The July 13 death of Glee star Cory Monteith has prompted questions from viewers and critics alike: Will Glee pay homage to the star? How will his death affect the show’s direction? What happens to Monteith’s character, jock-turned-glee club star Finn Hudson?
Glee creator Ryan Murphy spoke to select outlets July 20, to answer these questions and reveal how the show’s cast and crew — specifically, co-star and girlfriend Lea Michele — have coped with Monteith’s death. He said that Glee will air a tribute episode before the show takes an “extended hiatus” to figure out its future. One thing is for sure, Finn Hudson will not be recast.
“The right thing to do for the show, at least at this point, is to have that character pass,” Murphy said to The Hollywood Reporter. “When we do the tribute episode to that character, we’ll have to do it in a way where the cast members will not have to re-create feelings of grief that they’ve had this week — but do it in an upbeat way. If we can do this responsibly and help young people through these feelings, that’s the best that we can hope for.”
Glee‘s fifth season kicks off September 26, just one week after its originally scheduled debut. To start, Fox will air three episodes before its hiatus: a long planned, two-episode Beatles tribute, then its Monteith tribute. Ultimately, Glee‘s cast and crew wanted to reconvene as soon as possible — this time with grief counselors on set — because everyone wanted to grieve without feeling isolated or alone.
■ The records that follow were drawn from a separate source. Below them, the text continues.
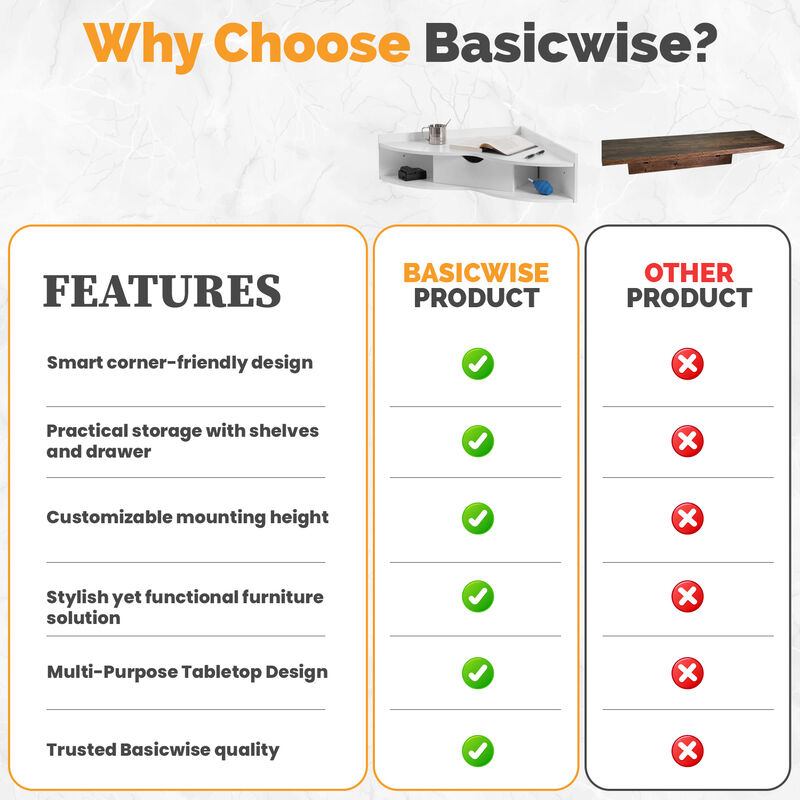 Why Choose Basicwise?

| FEATURES | BASICWISE PRODUCT | OTHER PRODUCT |
|---|---|---|
| Smart corner-friendly design | ✓ | ✗ |
| Practical storage with shelves and drawer | ✓ | ✗ |
| Customizable mounting height | ✓ | ✗ |
| Stylish yet functional furniture solution | ✓ | ✗ |
| Multi-Purpose Tabletop Design | ✓ | ✗ |
| Trusted Basicwise quality | ✓ | ✗ |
“[O]ur position was, do we go off the air permanently? Do we go off the air until November? Do we start shooting again in January?” Murphy said to E!. “But the thing that we ultimately found was that our cast and crew wanted to be together, they wanted to go back to work, they wanted to sort of be in a place where they could all remember and discuss Cory sooner than later.”
Murphy also considered ending Glee for good, but instead he turned to Michele to help determine the show’s fate. “If Lea had said to me, ‘I could never do this again and I don’t want to do this again,’ you know, she is sort of the show, so what do you do?” he said to E!. “And I would’ve, out of respect to her as a person, said ‘OK,’ but that’s not how Lea operates; that’s not how she feels.”